A key deadline has finally passed in the federal lawsuit pertaining to the Trump Administration’s Wire Act opinion. As largely expected, the Biden Administration’s Justice Department opted against asking the Supreme Court to review a federal appeals panel’s decision. That panel rejected a proposed 2018 opinion that sought to expand the purview of the 60-year-old law.
On Jan. 20, the same day President Biden was inaugurated, the First Circuit Court of Appeals ruled in favor of the New Hampshire Lottery Commission. That commission objected to Trump-era Justice officials creating an opinion that portions of the Wire Act applied to all forms of gaming. The judges agreed that the law applied only to sports betting.
Two months later, the same court issued a one-sentence mandate regarding the ruling. That triggered a 90-day window for federal officials to ask the nation’s top court to take up the matter.
The Trump-era Justice Department sought to supplant a September 2011 opinion issued under the Obama Administration. State lotteries wanted that opinion because of concerns about the use of the internet and out-of-state transaction processors for in-state online sales.
“Interstate transmissions of wire communications that do not relate to a ‘sporting event or contest’ fall outside the reach of the Wire Act,” the 2011 opinion stated. “Because the proposed New York and Illinois lottery proposals do not involve wagering on sporting events or contests, the Wire Act does not prohibit them.”
While it would seem the 2018 opinion is no longer a threat, attorneys general representing 26 states would rather not, to borrow a gaming phrase, risk the chance.
Late last week, the states’ top lawyers sent a letter to US Attorney General Merrick Garland and Deputy Attorney General Lisa Monaco. They asked them to release a memo disavowing the Trump era opinion and adopting the First Circuit’s ruling.
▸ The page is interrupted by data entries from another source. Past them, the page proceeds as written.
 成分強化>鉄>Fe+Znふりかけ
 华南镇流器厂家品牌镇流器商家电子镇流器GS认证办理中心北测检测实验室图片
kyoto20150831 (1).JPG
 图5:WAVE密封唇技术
States have no interest in pursuing legal cases in every federal circuit to obtain a ruling like the one issued by the First Circuit, nor is litigation a good use of the (Justice) Department’s resources,” the states’ attorneys general wrote. “But States need finality on this issue before they invest more resources in the development of online lottery platforms. The Department can and should put an end to this matter once and for all.”
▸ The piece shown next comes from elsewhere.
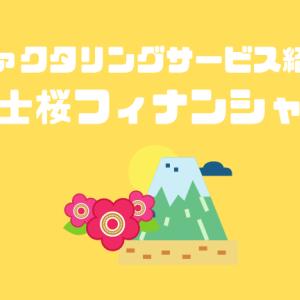 「富士桜フィナンシャル」の評判・手数料・口コミを徹底調査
Among those signing the letter was New Jersey Attorney General Gurbir S. Grewal.
While many of his colleagues’ concerns focus on state lotteries, Grewal’s issue in the matter also pertains to iGaming, which he noted was a lifesaver for New Jersey and its gaming operators during the early stages of the COVID-19 pandemic.
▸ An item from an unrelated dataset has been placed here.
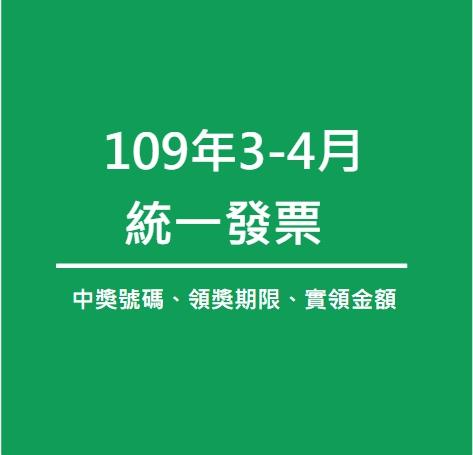 109年3、4月統一發票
Online gaming revenues totaled $970.3 million in 2020, more than doubling the amount from 2019.
“New Jersey’s legal gambling industry – and the many state services and programs supported by gaming revenue and tax dollars — would have been devastated in 2020 without online gaming,” the New Jersey attorney general said in a separate statement Monday. “Internet gaming has for years been, and remains, an essential industry here, one the Department of Justice viewed since 2011 as perfectly legal until its baseless backtracking in 2018.”
There are some though, who believe the DOJ’s actions – or inaction, in this case – spoke volumes.
In a statement Tuesday, the iDevelopment and Economic Association (iDEA Growth), a nonprofit trade association seeking to spur growth in online gaming, said the Justice Department’s decision to not take the case up to the Supreme Court should resolve any lingering issues about the 2018 opinion.
“The DOJ’s decision to not seek Supreme Court review—as well as all the court decisions thus far nullifying the 2018 opinion—signifies that confusion around the interpretation of the Wire Act may be a thing of the past,” said Jeff Ifrah, the group’s general counsel.
As a result, iDEA Growth said states that were contemplating expanding into online gaming can join agreements with other states that have legalized iGaming.
The biggest winner in all of this may be the online poker community. Currently, only Deleware, Nevada, and New Jersey belong to the multi-state shared liquidity pact for online poker. Larger states like Michigan and Pennsylvania have already licensed online poker apps in their state.
However, by not joining the shared liquidity agreement, players in those states are only able to compete against other players physically in that state. That reduces the field and interest in the games.
If players from Michigan and Pennsylvania were able to compete against players from other states, the larger pools would likely attract more interest and increase revenues across the country.